The Supreme Court Friday said it could not issue directions to restrain the people from making inflammatory speeches preaching hatred as there are statutory remedies to deal with such offenders.



New Delhi: The Supreme Court Friday said it could not issue directions to restrain the people from making inflammatory speeches preaching hatred as there are statutory remedies to deal with such offenders.

"When the remedy is provided in the statute, where is the need for direction?" asked a bench of Justice BS Chauhan and Justice SA Bobde as senior counsel Basava Patil urged the court to pass direction to take care of vacuum in law which is taken advantage of by such people.

"If you take recourse to legal remedies and don`t get relief, then you can come to us," Justice Bobde told the petitioner, driving the point that the apex court could not issue direction in the area when legal remedies exist to deal with offences.

Basava Patil appeared for NGO Pravasi Bhalai Sangathan which has sought directions to curb leaders who make hate and derogatory speeches exploiting caste, religious, regional and ethnic identities of the people.

"You tell us where we can issue direction (where there is no statutory remedy). Even if we issue direction, how it can be enforced? Can such directions be issued?" Justice Chauhan asked Basava Patil.

"You give us a draft judgment that is enforceable in law. We will take it," Justice Chauhan told Patil and asked him: "You find out which is the offence that is not covered by Code of Criminal Procedure. We will request parliament to enact the law."

Asking the petitioner to go to parliament, the court said: "Unless we educate masses, nothing will happen. It is the same people who vote for them (leaders who make hate speeches)."

At the outset of the hearing, the court gave vent to its frustration with these kind of PILs when it told the Pravasi Bhalai Sangathan that it has reduced the highest court to a mockery.

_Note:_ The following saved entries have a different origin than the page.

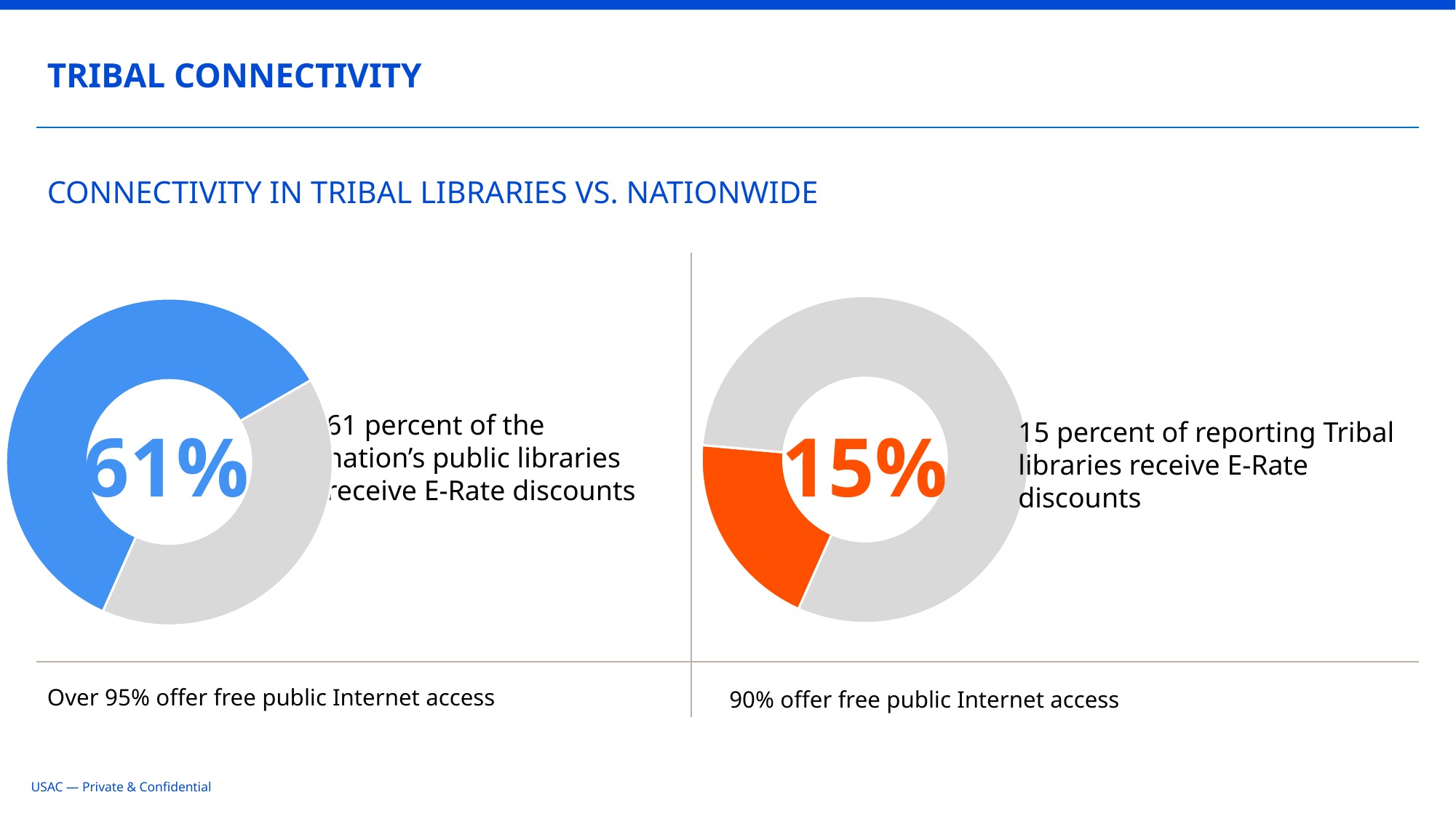
Is the highlighted value in the right chart greater or less than 25%? less What colour is the highlighted segment in the left chart? Blue What is the difference between the percentage shown in the left chart and the percentage shown in the right chart? 46 percentage points Is the highlighted value in the left chart greater or less than 50%? greater In the left chart, what percentage of the nation's public libraries receive E-Rate discounts? 61% Which chart shows the larger highlighted share: the left chart (nation's public libraries) or the right chart (Tribal libraries)? The left chart In the right chart, does the highlighted segment cover more or less than half of the donut? less How many donut charts are on the slide? 2 What type of chart is shown on the right side of the slide? Donut chart What colour is the highlighted segment in the right chart? Orange What type of chart is shown on the left side of the slide? Donut chart In the right chart, what percentage of reporting Tribal libraries receive E-Rate discounts? 15%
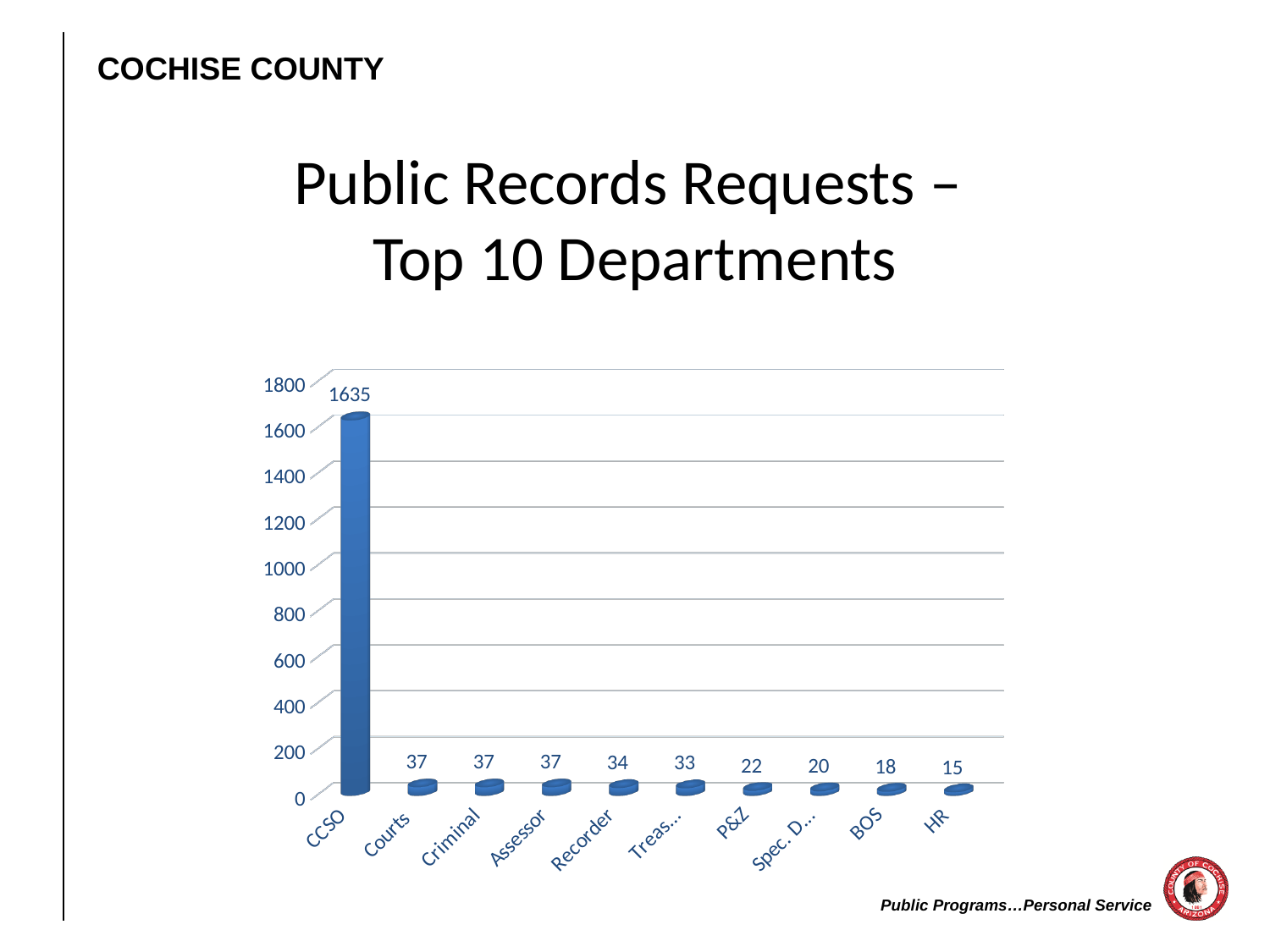
How many departments are shown on the chart? 10 What is the value for P&Z? 22 Do the values rise or fall from left to right along the x axis? fall Which is larger, the value for P&Z or the value for BOS? P&Z Which department has the lowest number of public records requests? HR What is the value for CCSO? 1635 What kind of chart is shown on the slide? bar chart What is the difference between the values for CCSO and Courts? 1598 What is the difference between the values for Recorder and HR? 19 What is the value for Recorder? 34 What is the value for BOS? 18 Which department has the highest number of public records requests? CCSO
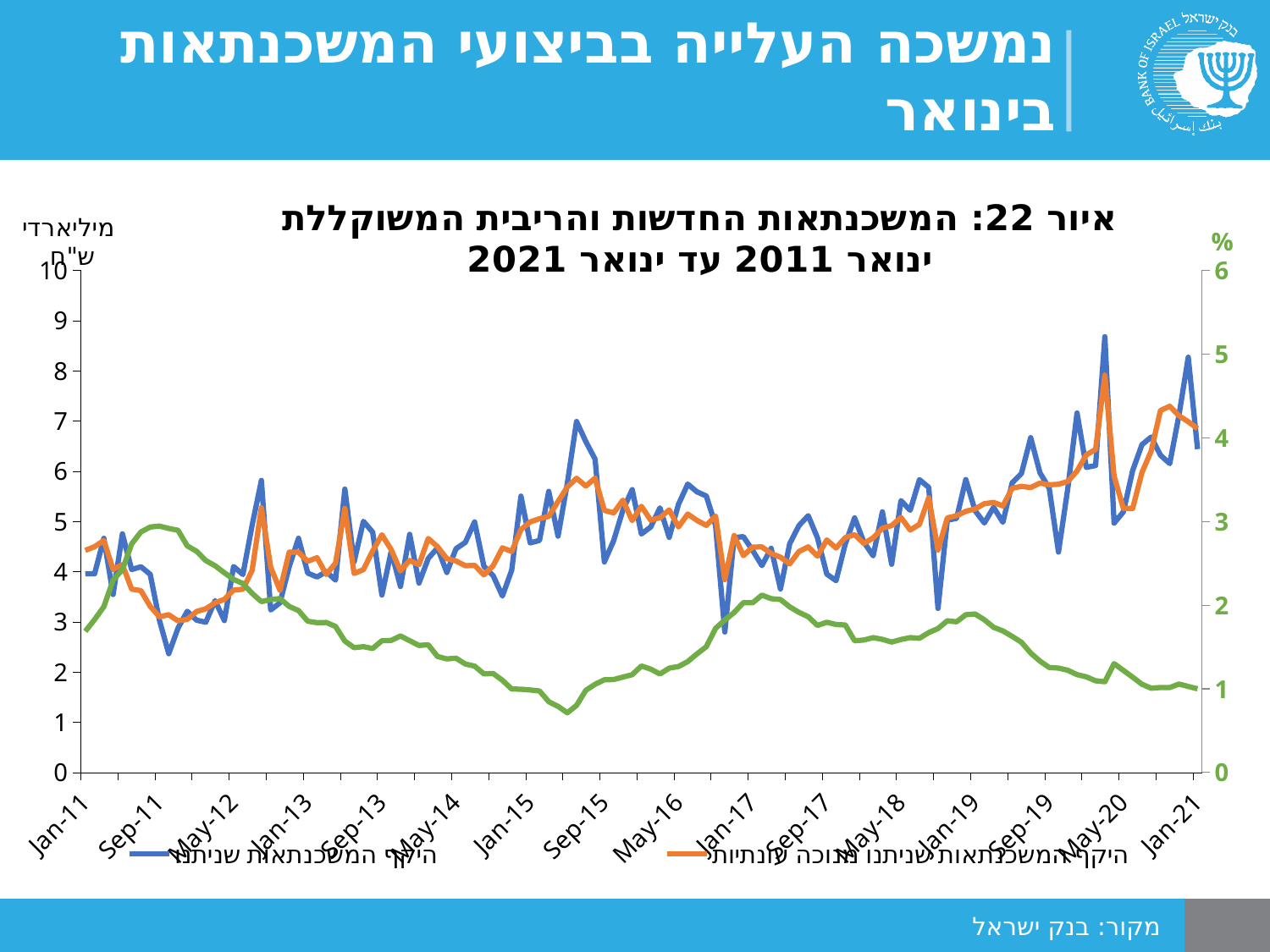
What is the maximum value shown on the left vertical axis? 10 Is the lowest point of the blue line (היקף המשכנתאות שניתנו), near the end of 2011, greater or less than 3 on the left axis? less Which line reaches the highest point on the chart, the blue, orange or green line? Blue What kind of chart is shown on the slide? Line chart How many lines are plotted on the chart? 3 What is the title of the chart? איור 22: המשכנתאות החדשות והריבית המשוקללת ינואר 2011 עד ינואר 2021 Does the green line rise or fall between Sep-11 and May-15? Falls What is the maximum value shown on the right vertical axis? 6 What unit is shown on the left vertical axis? מיליארדי ש"ח Is the peak of the blue line (היקף המשכנתאות שניתנו) around May-20 greater or less than 8 on the left axis? greater Is the value of the orange line (היקף המשכנתאות שניתנו מנוכה עונתיות) at Jan-21 greater or less than 6 on the left axis? greater Overall, does the blue line (היקף המשכנתאות שניתנו) rise or fall from Jan-11 to Jan-21? Rises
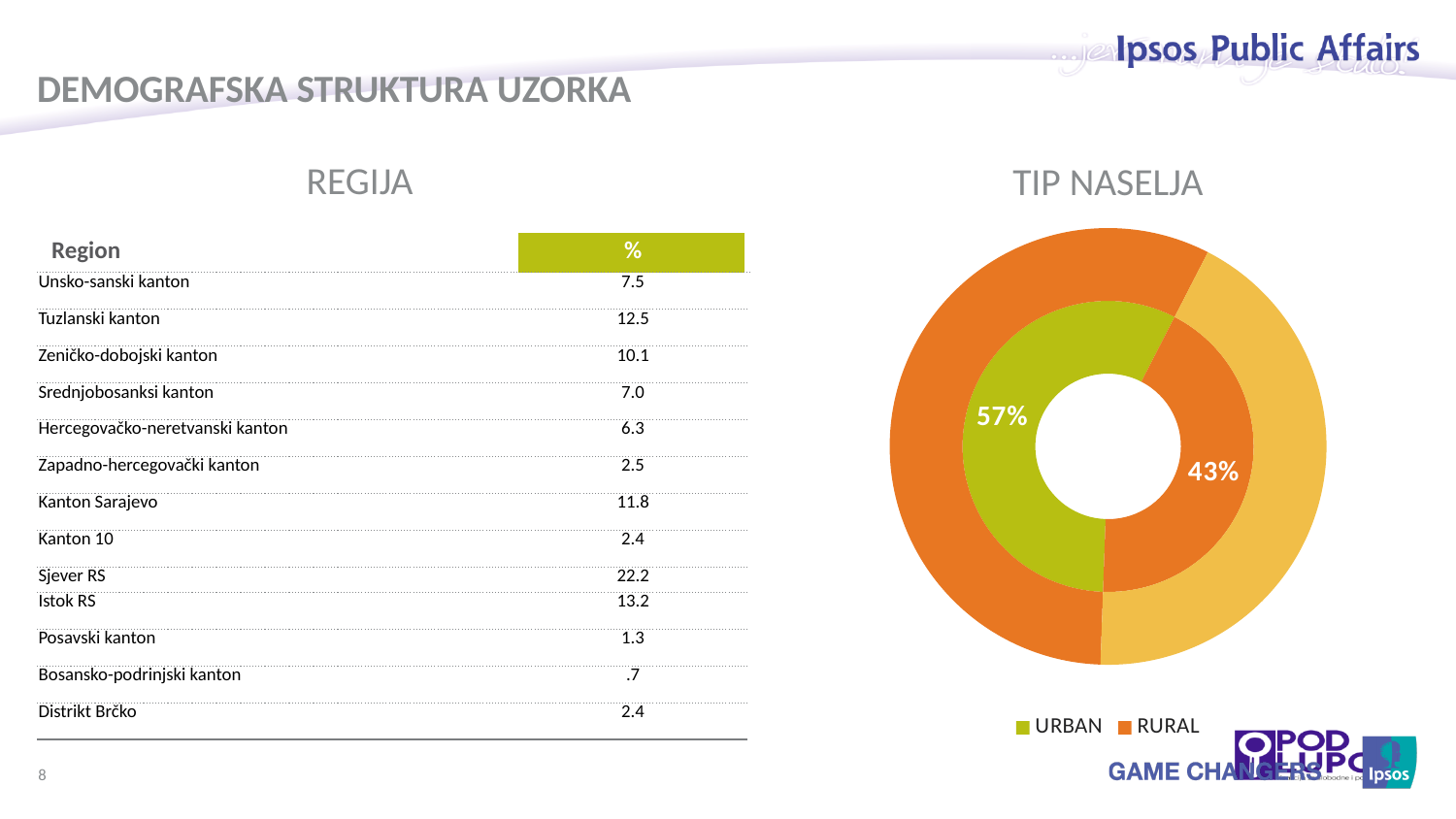
In the TIP NASELJA chart, which category has the larger share? URBAN In the TIP NASELJA chart, is the URBAN share larger or smaller than the RURAL share? Larger In the TIP NASELJA chart, what do the URBAN and RURAL shares add up to? 100% In the TIP NASELJA chart, which category has the smaller share? RURAL In the TIP NASELJA chart, which colour represents URBAN in the legend? Green What kind of chart is shown under the title TIP NASELJA? Doughnut chart In the TIP NASELJA chart, what percentage is shown for URBAN? 57% How many categories are shown in the TIP NASELJA chart? 2 How many entries does the legend of the TIP NASELJA chart list? 2 In the TIP NASELJA chart, what is the difference in percentage points between URBAN and RURAL? 14 In the TIP NASELJA chart, is the URBAN share greater or less than 50%? greater In the TIP NASELJA chart, what percentage is shown for RURAL? 43%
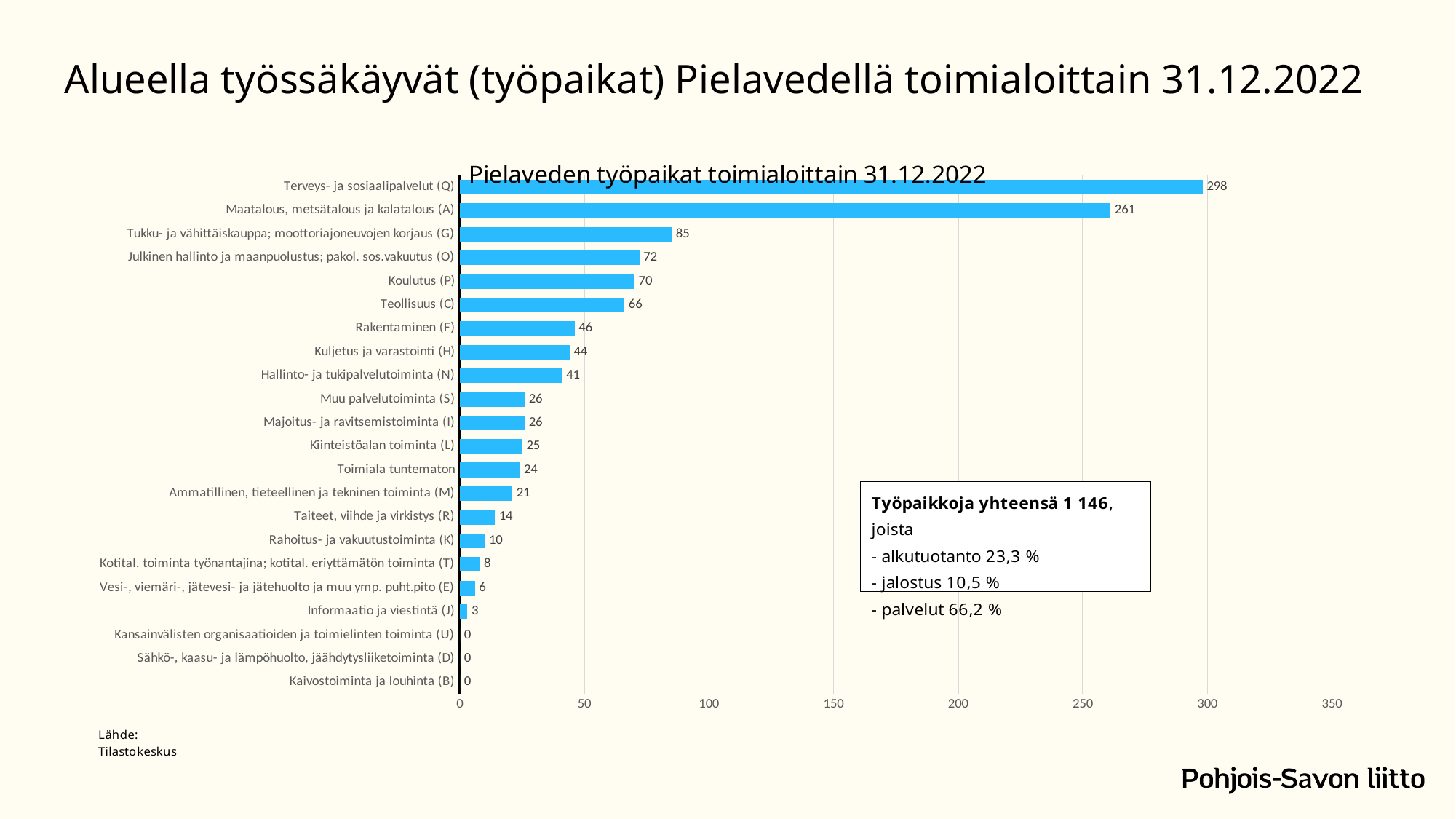
Which is larger, the value for Koulutus (P) or the value for Teollisuus (C)? Koulutus (P) What is the difference between the values for Terveys- ja sosiaalipalvelut (Q) and Maatalous, metsätalous ja kalatalous (A)? 37 What is the title of the chart? Pielaveden työpaikat toimialoittain 31.12.2022 How many categories have a value of 0? 3 Which category has the highest value? Terveys- ja sosiaalipalvelut (Q) What is the value for Maatalous, metsätalous ja kalatalous (A)? 261 How many categories are shown in the chart? 22 Is the value for Tukku- ja vähittäiskauppa; moottoriajoneuvojen korjaus (G) greater or less than 50? greater What is the value for Rakentaminen (F)? 46 What is the value for Terveys- ja sosiaalipalvelut (Q)? 298 What is the value for Taiteet, viihde ja virkistys (R)? 14 What kind of chart is shown on the slide? bar chart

"You have reduced entire system to a mockery. This is the highest court," Justice Chauhan observed admonishingly and pointed out: "You don`t give chance to common people... to (come to) the court. It is occupied by some people only."

Pravasi Bhalai Sangathan in its petition contended that numerous hate and derogatory speeches made by the elected representatives, political and religious leaders on caste, religion, region and ethnic lines were violative of various Articles.

It said the Constitution`s Article 14 (Equality before law), Article 15 (Prohibition of discrimination on grounds of religion, race, caste or place of birth), Article 16 (Equality in matter of public appointments), Article 19 (Protection of certain rights regarding freedom of speech), and Article 21 (Protection of life and liberty) read with the Directive Principles of State Policy were being violated.

It referred to the hate speeches by Maharashtra Navnirman Sena chief Raj Thackeray, Majlis-e-Ittehadul Muslimeen leader Akbaruddin Owaisi, and Vishwa indu Parishad`s international working president Praveen Togadia.

The NGO`s PIL said that the utterances of these leaders were destroying the fabtric of democracy, unity and integrity of the country.

"It is very important to have guidelines to curb hate speeches as they are targeted against the citizens, particularly the migrant workers," it said.

The NGO has urged the court to declare that "fraternity" in the preamble of the Constitution formed the part of the basic structure of the statute.